EXCERPTED TEXT:
########################################
Forty Acres Field Guide: Barton Springs Salamander

UT is an urban university in the heart of the city, yet the campus and its environs teem with fascinating plants and animals—from tropical parakeets to the world’s weirdest cactus.


Barton Springs Salamander
(Eurycea sosorum)

Think you’ve logged a lot of hours in the cool waters of Barton Springs? Laurie Dries, BA ’93, probably has you beat. A biologist for the City of Austin, Dries scuba dives in the springs every Thursday, rain or shine—even in the dead of winter. What are she and her team doing down there? Counting salamanders.

Dries’ job is to manage and evaluate the wild populations of salamanders in the pool and its adjacent subsidiary springs—and it’s a job that suits her well. “I like being underwater,” she says. “There is so much diversity in freshwater. All of this variation can be under a single rock. “

Salamander FactThe Barton Springs salamander grows to about 2.5 inches in length and can live up to 11 years in captivity. One of only a few fully aquatic salamanders, the Barton Springs species relies on cold, clear, fast-moving water, and it is most often found at the outflow of the springs. The salamander’s red, external gills resemble a wild mane, and its body can range in color from gray to purple to yellowish-brown.
########################################
RECORDED INFORMATION:
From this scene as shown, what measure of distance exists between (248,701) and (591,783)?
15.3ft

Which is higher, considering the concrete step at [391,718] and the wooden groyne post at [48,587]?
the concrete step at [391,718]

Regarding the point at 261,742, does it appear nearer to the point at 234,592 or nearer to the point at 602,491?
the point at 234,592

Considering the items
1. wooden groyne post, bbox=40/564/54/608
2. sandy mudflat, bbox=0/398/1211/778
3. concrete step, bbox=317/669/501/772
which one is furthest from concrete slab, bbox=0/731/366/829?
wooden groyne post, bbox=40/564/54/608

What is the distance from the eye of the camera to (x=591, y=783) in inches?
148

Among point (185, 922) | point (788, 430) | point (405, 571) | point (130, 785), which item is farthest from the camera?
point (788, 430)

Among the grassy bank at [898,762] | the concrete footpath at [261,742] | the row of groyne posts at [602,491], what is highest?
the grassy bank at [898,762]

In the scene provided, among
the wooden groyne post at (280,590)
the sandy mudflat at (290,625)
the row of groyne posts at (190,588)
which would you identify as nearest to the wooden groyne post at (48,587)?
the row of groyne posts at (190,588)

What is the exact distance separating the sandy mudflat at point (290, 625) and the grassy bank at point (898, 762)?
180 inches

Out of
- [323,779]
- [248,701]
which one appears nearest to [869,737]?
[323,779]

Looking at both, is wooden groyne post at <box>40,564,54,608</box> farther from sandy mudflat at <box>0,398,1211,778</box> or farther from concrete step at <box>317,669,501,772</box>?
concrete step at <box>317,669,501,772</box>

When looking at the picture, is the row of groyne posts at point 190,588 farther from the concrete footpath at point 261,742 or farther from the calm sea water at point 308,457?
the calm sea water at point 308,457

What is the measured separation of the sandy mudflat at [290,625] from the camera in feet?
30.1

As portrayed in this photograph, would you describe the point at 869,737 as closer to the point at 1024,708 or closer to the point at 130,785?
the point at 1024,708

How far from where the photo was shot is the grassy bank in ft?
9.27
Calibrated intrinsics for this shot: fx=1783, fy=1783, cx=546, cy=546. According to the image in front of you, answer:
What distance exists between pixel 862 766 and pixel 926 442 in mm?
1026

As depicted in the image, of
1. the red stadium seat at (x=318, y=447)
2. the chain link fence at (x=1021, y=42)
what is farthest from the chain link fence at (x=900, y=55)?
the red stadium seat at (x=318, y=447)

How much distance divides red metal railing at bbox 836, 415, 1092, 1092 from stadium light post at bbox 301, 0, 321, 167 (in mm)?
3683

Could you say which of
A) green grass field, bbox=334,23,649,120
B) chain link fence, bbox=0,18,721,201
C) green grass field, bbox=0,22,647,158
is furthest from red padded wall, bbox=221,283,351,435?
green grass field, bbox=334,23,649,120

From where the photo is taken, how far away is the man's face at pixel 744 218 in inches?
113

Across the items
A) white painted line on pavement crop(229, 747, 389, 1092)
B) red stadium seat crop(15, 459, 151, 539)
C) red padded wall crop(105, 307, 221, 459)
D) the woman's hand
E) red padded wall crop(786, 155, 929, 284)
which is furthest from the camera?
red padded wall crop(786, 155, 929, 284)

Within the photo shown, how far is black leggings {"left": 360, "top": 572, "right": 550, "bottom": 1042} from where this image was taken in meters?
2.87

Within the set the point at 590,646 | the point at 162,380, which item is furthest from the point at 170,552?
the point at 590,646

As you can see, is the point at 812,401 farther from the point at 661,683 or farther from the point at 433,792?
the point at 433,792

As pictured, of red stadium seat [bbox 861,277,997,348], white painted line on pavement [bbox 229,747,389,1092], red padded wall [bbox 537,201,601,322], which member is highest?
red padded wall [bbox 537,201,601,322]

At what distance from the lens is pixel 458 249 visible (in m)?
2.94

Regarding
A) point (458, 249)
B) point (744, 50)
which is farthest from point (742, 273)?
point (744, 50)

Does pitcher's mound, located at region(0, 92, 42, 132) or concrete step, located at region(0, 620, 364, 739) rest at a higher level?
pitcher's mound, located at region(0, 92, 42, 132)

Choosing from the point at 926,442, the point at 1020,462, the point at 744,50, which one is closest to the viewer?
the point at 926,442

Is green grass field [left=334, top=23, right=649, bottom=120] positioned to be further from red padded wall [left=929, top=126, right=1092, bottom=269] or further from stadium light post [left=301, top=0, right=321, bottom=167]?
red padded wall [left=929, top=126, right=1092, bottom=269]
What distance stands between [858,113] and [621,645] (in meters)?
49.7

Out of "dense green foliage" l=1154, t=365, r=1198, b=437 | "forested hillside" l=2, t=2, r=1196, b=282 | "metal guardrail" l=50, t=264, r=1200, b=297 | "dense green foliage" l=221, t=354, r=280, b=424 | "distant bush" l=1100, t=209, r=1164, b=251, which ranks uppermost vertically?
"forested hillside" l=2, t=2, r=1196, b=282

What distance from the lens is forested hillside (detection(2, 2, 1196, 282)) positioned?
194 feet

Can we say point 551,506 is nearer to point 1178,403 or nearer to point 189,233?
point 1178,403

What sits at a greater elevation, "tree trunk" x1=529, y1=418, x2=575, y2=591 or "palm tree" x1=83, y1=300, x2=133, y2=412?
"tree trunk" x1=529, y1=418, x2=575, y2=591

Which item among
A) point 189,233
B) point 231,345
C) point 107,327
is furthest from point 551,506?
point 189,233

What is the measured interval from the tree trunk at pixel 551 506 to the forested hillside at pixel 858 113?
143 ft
########################################
QUESTIONS ON THE MATERIAL:
A - According to the field guide entry on the Barton Springs salamander, how long can the salamander live in captivity?
B - Continue the field guide entry on the Barton Springs salamander from its last sentence.

ANSWERS GIVEN:
A - Up to 11 years.

B -
Since 1997, the salamander has been on the endangered species list. Populations of the amphibian are directly affected by consequences of Austin’s commercial growth, like runoff and pollution. However, these days Dries says that the most imminent threat to its survival is something every other living thing in Texas is dealing with: drought. “I think it’s amazing that the salamanders are hanging in there,” Dries says. “But they are.”

The salamander has survived droughts before, but we don’t know how large the population was before the counting began. But Dries says she’s optimistic now that people are paying attention to the animal’s plight. “People care,” she says. “If they didn’t, then Barton Springs would just be a mud pit.”